Python Examples¶
Example scripts are in examples/python/.
RediSearch: Server-Side Filtering and Aggregation¶
This example demonstrates RediSearch integration including the query builder, server-side filtering, and aggregation:
#!/usr/bin/env python3
"""RediSearch example: Server-side filtering and aggregation.

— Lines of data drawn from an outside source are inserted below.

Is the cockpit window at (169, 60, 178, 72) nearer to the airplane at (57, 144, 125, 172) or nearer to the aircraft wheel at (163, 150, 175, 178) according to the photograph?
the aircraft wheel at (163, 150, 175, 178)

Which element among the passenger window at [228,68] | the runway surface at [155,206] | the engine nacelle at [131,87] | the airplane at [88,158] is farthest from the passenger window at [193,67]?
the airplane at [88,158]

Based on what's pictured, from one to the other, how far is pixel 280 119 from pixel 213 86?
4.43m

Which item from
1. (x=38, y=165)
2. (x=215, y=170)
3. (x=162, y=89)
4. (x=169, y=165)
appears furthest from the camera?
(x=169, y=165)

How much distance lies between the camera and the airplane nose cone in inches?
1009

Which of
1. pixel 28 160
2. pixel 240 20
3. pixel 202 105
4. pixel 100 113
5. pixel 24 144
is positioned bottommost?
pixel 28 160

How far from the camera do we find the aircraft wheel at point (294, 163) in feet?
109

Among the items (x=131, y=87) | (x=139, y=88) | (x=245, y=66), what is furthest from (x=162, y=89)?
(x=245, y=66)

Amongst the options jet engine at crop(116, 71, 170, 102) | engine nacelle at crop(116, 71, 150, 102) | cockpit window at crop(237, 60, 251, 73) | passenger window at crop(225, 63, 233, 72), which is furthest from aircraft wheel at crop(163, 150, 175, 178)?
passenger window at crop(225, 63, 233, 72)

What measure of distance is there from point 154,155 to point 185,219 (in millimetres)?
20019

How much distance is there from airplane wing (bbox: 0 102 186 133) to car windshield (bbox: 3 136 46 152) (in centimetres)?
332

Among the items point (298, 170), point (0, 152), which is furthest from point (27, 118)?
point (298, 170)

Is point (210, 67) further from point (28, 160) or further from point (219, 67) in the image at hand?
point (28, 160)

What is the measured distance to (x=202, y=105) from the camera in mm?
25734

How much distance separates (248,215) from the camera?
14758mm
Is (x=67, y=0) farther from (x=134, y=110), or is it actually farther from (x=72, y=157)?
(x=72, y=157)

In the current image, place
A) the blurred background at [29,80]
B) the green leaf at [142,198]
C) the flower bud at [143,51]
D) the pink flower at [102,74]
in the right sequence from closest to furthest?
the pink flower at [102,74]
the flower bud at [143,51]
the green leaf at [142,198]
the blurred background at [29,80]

This example demonstrates:
- Creating a RediSearch index
- Using search_hashes() for server-side filtering
- Using the query builder (col, raw)
- Using aggregate_hashes() for server-side aggregation
Prerequisites:
- Redis Stack running on localhost:6379
- pip install polars-redis redis
"""
import polars as pl
import polars_redis as pr
import redis as redis_py
from polars_redis import col, raw
URL = "redis://localhost:6379"
def setup_sample_data():
"""Create sample data and RediSearch index."""
r = redis_py.Redis()
# Clear existing data
for key in r.scan_iter("employee:*"):
r.delete(key)
# Create sample employees
employees = [
{
"name": "Alice",
"age": "32",
"department": "engineering",
"salary": "120000",
"status": "active",
},
{
"name": "Bob",
"age": "28",
"department": "engineering",
"salary": "95000",
"status": "active",
},
{
"name": "Carol",
"age": "45",
"department": "product",
"salary": "140000",
"status": "active",
},
{
"name": "Dave",
"age": "35",
"department": "product",
"salary": "110000",
"status": "inactive",
},
{
"name": "Eve",
"age": "29",
"department": "marketing",
"salary": "85000",
"status": "active",
},
{
"name": "Frank",
"age": "52",
"department": "engineering",
"salary": "150000",
"status": "active",
},
{
"name": "Grace",
"age": "38",
"department": "marketing",
"salary": "95000",
"status": "active",
},
{
"name": "Henry",
"age": "41",
"department": "engineering",
"salary": "130000",
"status": "inactive",
},
]
for i, emp in enumerate(employees, 1):
r.hset(f"employee:{i}", mapping=emp)
# Drop existing index if it exists
try:
r.execute_command("FT.DROPINDEX", "employees_idx")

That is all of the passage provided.